ISLAMABAD — It’s a world of likes, apps and status updates, so it was bound to happen: The Pakistani Taliban now has its own Facebook page.

The Pakistani insurgent group’s spokesman, Ehsanullah Ehsan, confirmed that it had put a page called Umar Media TTP on the social media website. TTP is the acronym for Tehreek-i-Taliban Pakistan, the group’s name in Urdu.

Formed in 2007, the Pakistani Taliban is an amalgam of factions united by the goal of toppling the government and imposing Shariah, or Islamic law. The Pakistani Taliban maintains links with al-Qaida, the Afghan Taliban and other Pakistani militant groups entrenched in their country’s tribal belt.

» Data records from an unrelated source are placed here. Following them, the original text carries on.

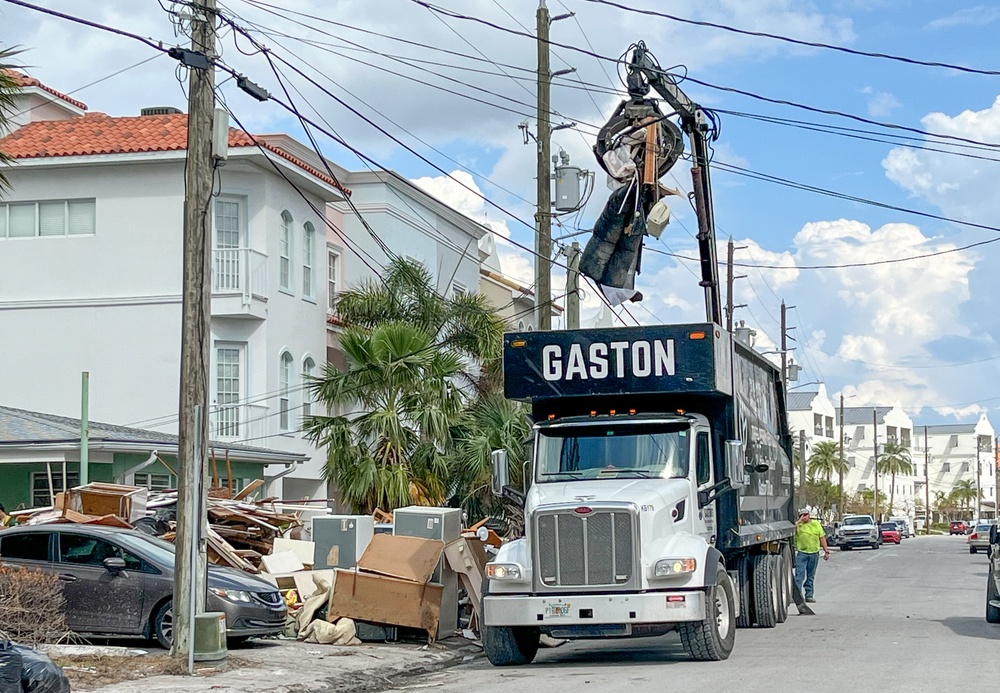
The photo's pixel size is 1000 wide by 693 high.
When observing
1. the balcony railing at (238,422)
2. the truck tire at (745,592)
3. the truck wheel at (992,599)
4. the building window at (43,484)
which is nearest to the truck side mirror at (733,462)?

Authorities in Islamabad have accused the Pakistani Taliban of engineering some of the country’s worst terrorist strikes, including the assassination of former Prime Minister Benazir Bhutto in December 2007. The group also claimed responsibility for the Oct. 9 attempt to kill Malala Yousafzai, a 15-year-old Pakistani girl who had defied the Taliban’s attempts to deny girls an education.

The use of websites and social media sites by Islamic militant groups has become increasingly common in recent years, as they try to spread their message and cast a wider net for potential recruits. Al-Qaida is particularly active on the Internet, and Jamaat-ud-Dawa, a Pakistani group that the U.S. says acts as a front for the militant organization Lashkar-e-Taiba, maintains a page on Facebook. Jamaat-ud-Dawa’s leader, Hafiz Muhammad Saeed, is Lashkar-e-Taiba’s founder and is widely viewed in the West and in India as the alleged mastermind behind the 2008 attacks in the Indian city of Mumbai that killed 166 people.

Agence France-Presse news service quoted the U.S.-based SITE Intelligence group, which monitors militant activities on the Internet, as saying the Pakistani Taliban is using its Facebook presence as a recruiting tool.

As of Friday evening, the Pakistani Taliban’s Facebook page had 281 “likes.” Its latest post invites visitors to become contributors to a new quarterly magazine the group is publishing called Ahyah-e-Khilafat, or Sign of the Caliphate.

“Pen is mightier than the sword. Now you have a chance to use this mighty weapon,” the post states. “Would you like to be a writer for Ahyah-e-Khilafat? You can write to us on the topic of your choice, or on jihadi current affairs, history, Islamic movements” or the plight of Muslims.